== Tasks and exercises ==
• 1. Rewrite the passage of the article on background check forms that begins with the words containing "A Background Check Authorization" and ends with "state to state.", replacing "confidential" with "private".
• 2. Continue the article on background check forms from where it stops.
--- START Excerpt ---
Are Employers Required to Keep a Copy of the Background Authorization Form in the Employee's File?

September 17, 2015・3 mins read
Are Employers Required to Keep a Copy of the Background Authorization Form in the Employee's File?

Yes, though the specifics of the length and type of storage will depend on your state.


A Background Check Authorization Form is a form a potential employee fills out to authorize a background check. Authorizations generally require the candidate's name, social security number, address, and often a copy of a photo ID card.

Federal law

According to the US Equal Employment Opportunity Commission (EEOC), any personnel or employment records must be kept for at least 1 year after the records were made or personnel action was taken, whichever comes later. When keeping a background authorization form, it's best practice to keep it in a confidential file apart from the employee's personnel file. Additionally, you need to check state and local regulations on document retention and destruction policies, which vary greatly from state to state.

State laws

Many states, and even local jurisdictions, have passed laws or ordinances restricting when background checks can be run, how background checks may be used in hiring and employment decisions, and the specific steps you must take to act on the results of a background check. You must follow the federal, state, and local laws and regulations applicable to your company.
--- END Excerpt ---
--- START Collected material ---
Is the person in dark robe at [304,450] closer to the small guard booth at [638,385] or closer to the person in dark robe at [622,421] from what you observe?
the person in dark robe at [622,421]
--- END Collected material ---
== Set of answers ==
• 1.
A Background Check Authorization Form is a form a potential employee fills out to authorize a background check. Authorizations generally require the candidate's name, social security number, address, and often a copy of a photo ID card.

Federal law

According to the US Equal Employment Opportunity Commission (EEOC), any personnel or employment records must be kept for at least 1 year after the records were made or personnel action was taken, whichever comes later. When keeping a background authorization form, it's best practice to keep it in a private file apart from the employee's personnel file. Additionally, you need to check state and local regulations on document retention and destruction policies, which vary greatly from state to state.

• 2.
Be sure to check your state laws to see if there are any specific requirements your company must follow. Delaware, for example, requires background check documents to be kept in locked, fireproof cabinets for student teachers working in higher education, and at public and charter schools.

Background checks in the digital age

As companies move the management of Human Resources and applicant tracking online, many companies are opting for entirely digital background checks. The restrictions on the sharing and storing of such checks, as well as the authorization consent forms, are still applicable. You should ensure that access to online records is kept strictly private and secure, just as with physical records.


Background authorization forms should be kept in a strictly confidential file away separate from the employee's personnel file or in restricted-access digital files. Background check results should also be kept private and confidential, whether online or in physical form.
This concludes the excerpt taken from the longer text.